Kang Yatze | |
Elevation M: | 6400 |
Map: | Tibetan Plateau#India Ladakh |
Location: | Ladakh |
Range: | Himalayas |
Coordinates: | 33.7482°N 77.5568°W |
Easiest Route: | Western ridge on the mountain's north side |
Kang Yatze or Kang Yatse (elevation 6400m (21,000feet)) is a mountain located at the end of the Markha valley in the Himalayas in the Ladakh region of northwest India.[1] It is located in the Hemis National Park.[2]
The mountain has two main summits, the lower western peak (Kang Yatze II) is easier (Alpine PD) and more frequently climbed, although lower at about 6200m. The higher eastern peak is the true summit (Kang Yatze I) although less frequently climbed as it is across a technically difficult knife-edge traverse. An alternative is to climb the North East ridge then directly up the steep snow face (Alpine AD+/D-).[3]
Approach Route - 6200 meter peak is mainly done from mid-June till September end. There are two approach routes to this peak.

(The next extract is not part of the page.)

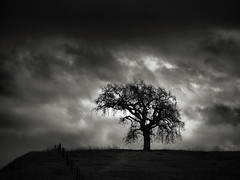 Tree on a Flat Top (StefanB) Tags: 2018 california cloud em5 geotag outdoor storm tree treescape winter 45200mm usa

One is from Chilling and trekking through the Markha Valley, passing by the villages of Skiu, Markha and Hankar. Another approach starts from the village of Shang Sumdo and steeply climbs up the Markha Gorge passing by the campsite of Chyuskirmo, Lartsa and then climbing the Gongmaru La, a 5130 meter high pass to reach Nimaling. This route climbs up very fast and one needs to rest in Nimaling to acclimatize better before trekking to the base camp at 5000 meters.[4]
Climbing Kang Yatse Peak 2 (elevation 6200m (20,300feet)) is easier compared to the main peak and does not require any technical mountaineering skills. The climbing team usually starts the summit attempt between 12 AM to 2 AM and it takes about 6 – 8 hours to reach the summit. The route climbs on scree zone before climbing up on steep snow slope. Early in the season in June and July can have snow from the base camp itself making the climb more slow and difficult. From the top distant peaks of East Karakoram are visible on a clear day.
Climbing Kang Yatse 1 requires an intermediate Camp to be set up. The climb to Camp 1 is a short one but over a steep scree zone. There is an alternative route following the Glacier where Camp 1 can be set up too. From Camp 1, the climb gets technical. The last 500 meters of the peak is very steep and requires fixed ropes.[5]